Professora Dra. Silvia Cozzolino
Nutricionista, professora titular da FCF-USP, coordenadora do Programa de Pós-Graduação Interunidades de Nutrição Humana Aplicada, vice-presidente da Sociedade Brasileira de Alimentação e Nutrição.

O doutorado da Cláudia Cezar foi desenvolvido no Programa de Pós-Graduação Interunidades de Nutrição Humana Aplicada da Universidade de São Paulo, que tem como objetivo a formação de recursos humanos com conhecimento em três linhas distintas da Nutrição, ou seja: Bioquímica da Nutrição, Economia da Alimentação e Nutrição e Saúde Pública. Este programa visa exatamente a integração destas áreas em busca de soluções para melhor qualidade de vida e saúde de nossa população. Dentro deste contexto, se avaliarmos na atualidade quais os principais problemas de saúde pública, verificamos que a obesidade ocupa posição de destaque e, no Brasil, embora ainda considerando que não atingimos os níveis epidêmicos de outros países, já podemos observar índices que alertam para este perigo.

As conseqüências deste problema certamente afetarão a economia do nosso país, principalmente a médio e longo prazos, devido aos gastos com saúde advindos das complicações que derivam deste estado. Assim, os objetivos do trabalho da Cláudia se basearam na hipótese de que é possível atuar de forma contínua, com baixos custos, em um sistema de vigilância nutricional permanente, por meio da atuação dos professores de primeiro e segundo graus, da área de Educação Física, que estão habilitados pela sua formação a realizarem medidas antropométricas, e podem, a partir de uma orientação específica, avaliar o estado nutricional de seus alunos utilizando um parâmetro simples como o Índice de Massa Corporal (IMC).

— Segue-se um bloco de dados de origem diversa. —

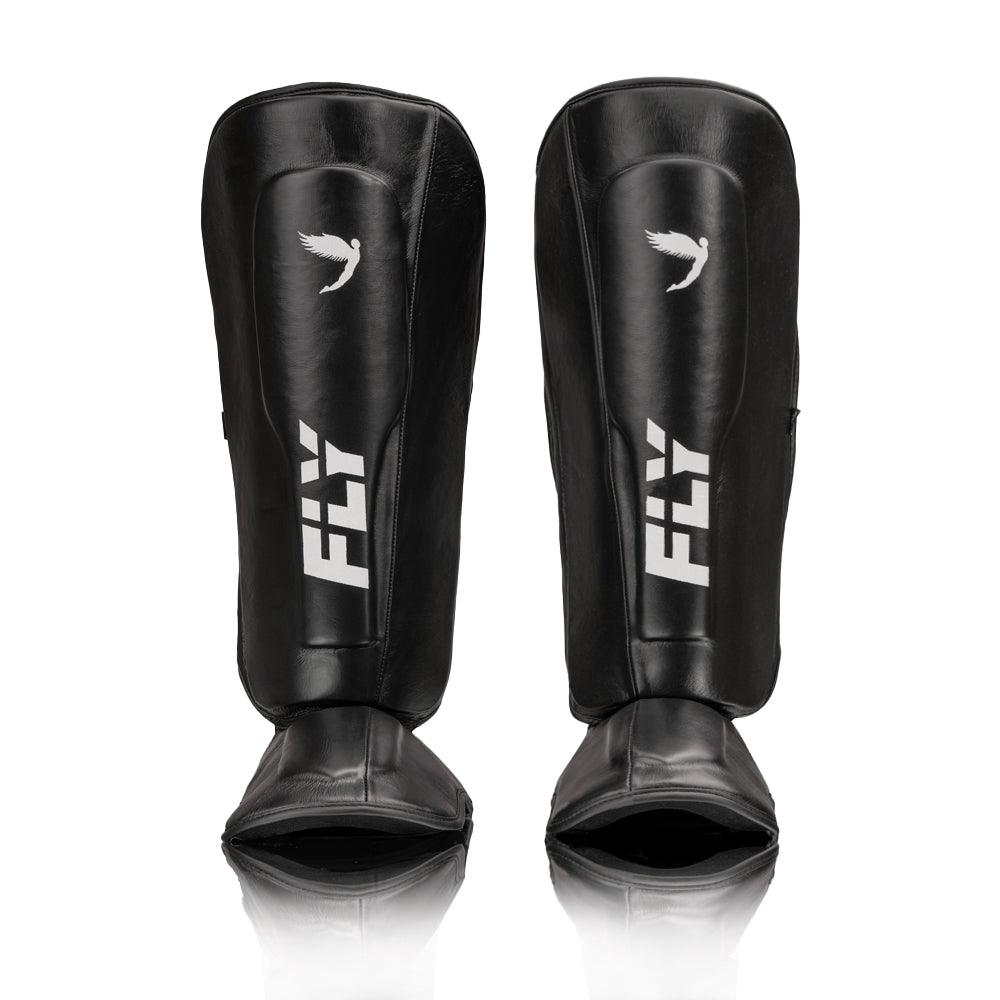 Fly Spectre Shinguards 2.0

O IMC é o padrão mais utilizado de avaliação do estado nutricional em estudos populacionais, embora tenha suas limitações. Os resultados de correlação do IMC com outros obtidos por metodologias mais sensíveis têm apresentado boa concordância, principalmente considerando que esta população não possui o perfil de atletas, para os quais esta avaliação não seria adequada.

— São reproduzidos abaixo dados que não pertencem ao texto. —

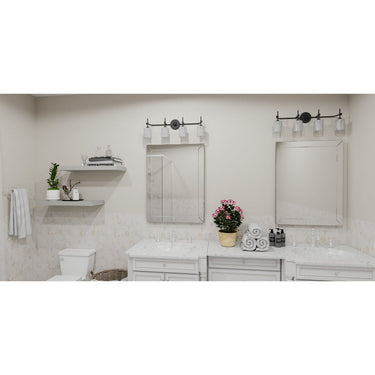 Aria 4 Light Bath Light 10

Avaliando os resultados do estudo da Cláudia, podemos concluir que a metodologia aplicada pode ser facilmente implementada; é de baixo custo; os professores estariam habilitados para encaminhar os casos (de desnutrição e de sobrepeso e obesidade) para os setores de saúde adequados (postos de saúde, nutricionistas); seria possível o acompanhamento dos estudantes ao longo dos anos de sua permanência na escola por meio de planilhas atualizadas, o que permitiria ações mais pontuais por parte da Escola e de acordo com suas especificidades; os professores de educação física poderiam ser os grandes motivadores para a associação entre atividade física e manutenção do peso corporal adequado; e, finalmente, poderiam ser criadas disciplinas com conteúdos de alimentação saudável e nutrição, que seriam ministradas para estas classes, visando principalmente a conscientização de que uma alimentação adequada contribui para a saúde e longevidade, além de melhorar a economia do país.